Fui tentando manter as outras actividades físicas mas cada vez mais a minha mente está focada na maratona e com pouca motivação para andar pelas máquinas do ginásio.
Em termos de corrida os números foram:
Treinos: 18
Distância: 276km
Tempo: 23:33:43s
Passo Médio: 5:05 min/km
Ganho de Elevação: 1263m
Frequência Cardiaca Média: 158 bpm
Calorias: 19203 cal
Como já referi noutros posts, os treinos longos passaram a ser os meus favoritos. Acordar ainda antes do nascer do Sol e ir correr quando a cidade ainda dorme.
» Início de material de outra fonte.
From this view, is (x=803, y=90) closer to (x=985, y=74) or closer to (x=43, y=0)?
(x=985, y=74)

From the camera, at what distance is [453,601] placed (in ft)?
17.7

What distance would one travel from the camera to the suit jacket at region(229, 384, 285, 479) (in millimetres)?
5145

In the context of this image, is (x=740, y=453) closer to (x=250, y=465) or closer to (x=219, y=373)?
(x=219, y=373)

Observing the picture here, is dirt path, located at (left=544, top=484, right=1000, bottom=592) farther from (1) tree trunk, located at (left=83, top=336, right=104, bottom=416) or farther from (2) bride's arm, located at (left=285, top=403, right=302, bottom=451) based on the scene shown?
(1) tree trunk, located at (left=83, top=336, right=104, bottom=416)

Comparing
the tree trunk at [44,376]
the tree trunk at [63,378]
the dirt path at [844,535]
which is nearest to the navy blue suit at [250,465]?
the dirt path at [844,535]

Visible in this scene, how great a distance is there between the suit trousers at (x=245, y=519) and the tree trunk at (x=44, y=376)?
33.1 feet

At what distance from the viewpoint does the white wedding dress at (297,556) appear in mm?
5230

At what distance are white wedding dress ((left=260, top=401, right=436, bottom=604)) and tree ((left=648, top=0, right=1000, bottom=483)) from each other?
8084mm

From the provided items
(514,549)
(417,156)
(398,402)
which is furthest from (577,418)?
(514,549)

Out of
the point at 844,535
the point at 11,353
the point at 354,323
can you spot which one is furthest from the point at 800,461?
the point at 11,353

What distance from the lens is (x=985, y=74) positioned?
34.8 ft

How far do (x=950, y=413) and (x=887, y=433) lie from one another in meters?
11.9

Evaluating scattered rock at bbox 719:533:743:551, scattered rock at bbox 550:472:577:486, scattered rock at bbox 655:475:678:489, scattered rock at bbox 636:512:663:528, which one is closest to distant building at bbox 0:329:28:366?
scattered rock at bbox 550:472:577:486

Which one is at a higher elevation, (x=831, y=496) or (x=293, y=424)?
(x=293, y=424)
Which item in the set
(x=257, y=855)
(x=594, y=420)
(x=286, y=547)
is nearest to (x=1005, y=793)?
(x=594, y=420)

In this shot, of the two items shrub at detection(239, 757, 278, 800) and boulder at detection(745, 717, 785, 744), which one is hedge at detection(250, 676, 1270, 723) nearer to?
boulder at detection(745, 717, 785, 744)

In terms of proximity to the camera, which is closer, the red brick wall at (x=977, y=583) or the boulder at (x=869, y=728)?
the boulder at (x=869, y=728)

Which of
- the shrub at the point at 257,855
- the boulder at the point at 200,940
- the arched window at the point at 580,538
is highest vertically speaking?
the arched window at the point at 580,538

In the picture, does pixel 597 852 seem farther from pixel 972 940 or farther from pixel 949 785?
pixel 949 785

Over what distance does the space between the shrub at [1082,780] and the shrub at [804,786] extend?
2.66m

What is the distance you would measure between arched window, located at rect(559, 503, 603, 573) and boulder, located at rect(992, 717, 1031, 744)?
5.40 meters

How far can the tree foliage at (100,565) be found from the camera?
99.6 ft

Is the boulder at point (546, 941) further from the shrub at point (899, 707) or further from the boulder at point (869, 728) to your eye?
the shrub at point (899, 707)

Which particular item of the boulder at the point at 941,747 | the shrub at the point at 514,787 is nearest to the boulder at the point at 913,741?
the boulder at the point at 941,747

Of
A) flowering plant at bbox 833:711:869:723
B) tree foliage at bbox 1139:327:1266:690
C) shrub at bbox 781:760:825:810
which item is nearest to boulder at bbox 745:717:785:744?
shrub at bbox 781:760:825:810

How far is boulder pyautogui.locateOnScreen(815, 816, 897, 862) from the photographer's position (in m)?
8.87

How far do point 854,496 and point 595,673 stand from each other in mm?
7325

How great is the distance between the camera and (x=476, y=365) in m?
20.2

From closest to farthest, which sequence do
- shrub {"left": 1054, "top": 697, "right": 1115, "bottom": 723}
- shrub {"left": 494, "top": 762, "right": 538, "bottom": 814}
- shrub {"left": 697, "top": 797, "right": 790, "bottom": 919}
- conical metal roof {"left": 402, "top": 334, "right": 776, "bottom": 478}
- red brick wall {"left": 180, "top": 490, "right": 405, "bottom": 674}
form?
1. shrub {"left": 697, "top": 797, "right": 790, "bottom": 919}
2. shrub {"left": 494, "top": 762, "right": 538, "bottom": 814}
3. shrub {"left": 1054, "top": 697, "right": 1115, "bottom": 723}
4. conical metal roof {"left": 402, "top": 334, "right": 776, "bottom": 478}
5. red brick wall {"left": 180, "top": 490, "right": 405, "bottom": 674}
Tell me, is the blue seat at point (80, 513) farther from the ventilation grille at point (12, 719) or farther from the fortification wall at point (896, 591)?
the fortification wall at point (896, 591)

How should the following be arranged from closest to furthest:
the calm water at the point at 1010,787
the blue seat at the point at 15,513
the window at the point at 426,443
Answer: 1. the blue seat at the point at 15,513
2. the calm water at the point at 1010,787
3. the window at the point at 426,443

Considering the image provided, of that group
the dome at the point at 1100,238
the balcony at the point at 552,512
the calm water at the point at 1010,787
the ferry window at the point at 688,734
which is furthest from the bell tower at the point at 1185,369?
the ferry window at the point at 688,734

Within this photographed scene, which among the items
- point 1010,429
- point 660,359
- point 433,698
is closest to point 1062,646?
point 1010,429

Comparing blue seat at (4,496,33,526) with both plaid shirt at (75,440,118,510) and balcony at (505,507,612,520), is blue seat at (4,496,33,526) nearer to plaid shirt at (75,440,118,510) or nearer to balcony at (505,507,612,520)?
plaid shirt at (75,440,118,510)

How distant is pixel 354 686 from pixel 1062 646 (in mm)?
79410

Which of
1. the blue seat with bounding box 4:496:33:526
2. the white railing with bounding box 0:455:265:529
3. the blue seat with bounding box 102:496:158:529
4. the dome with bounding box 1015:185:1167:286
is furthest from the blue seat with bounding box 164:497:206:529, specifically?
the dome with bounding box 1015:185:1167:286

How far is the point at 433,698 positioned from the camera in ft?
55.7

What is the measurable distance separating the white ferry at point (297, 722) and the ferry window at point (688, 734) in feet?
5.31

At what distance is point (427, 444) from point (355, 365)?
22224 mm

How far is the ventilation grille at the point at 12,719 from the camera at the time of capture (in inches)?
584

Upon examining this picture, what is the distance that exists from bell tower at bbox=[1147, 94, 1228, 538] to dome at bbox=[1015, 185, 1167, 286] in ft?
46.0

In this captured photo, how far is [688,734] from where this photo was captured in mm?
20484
Tenho aprendido bastante com estes treinos, sobre o meu corpo e sobre a minha mente.
Uma das funcionalidades do meu relógio (Suunto Quest) é medir o EPOC (Excess PostExercise Oxygen Consumption) que de uma forma simples representa a taxa de esforço do exercício. Quanto mais intenso é o exercício mais rapidamente cresce e quanto mais cresce significa que mais cansado estou. Num treino normal (por exemplo 1h ritmado) esta métrica cresce progressivamente alcançado o máximo no final do treino. Mas nestes treinos longos ocorre um fenómeno diferente. O EPOC cresce até aproximadamente aos 50min e depois estabiliza e começa a diminuir. Não percebo muito de fisiologia mas penso que esteja relacionado com o facto de o corpo entrar num regime mais aeróbico. Também reparo que é a partir deste ponto que começa a custar menos manter o ritmo e a corrida fica mais fácil. Para o final do treino a métrica volta a crescer e fisicamente começo a sentir-me cansado.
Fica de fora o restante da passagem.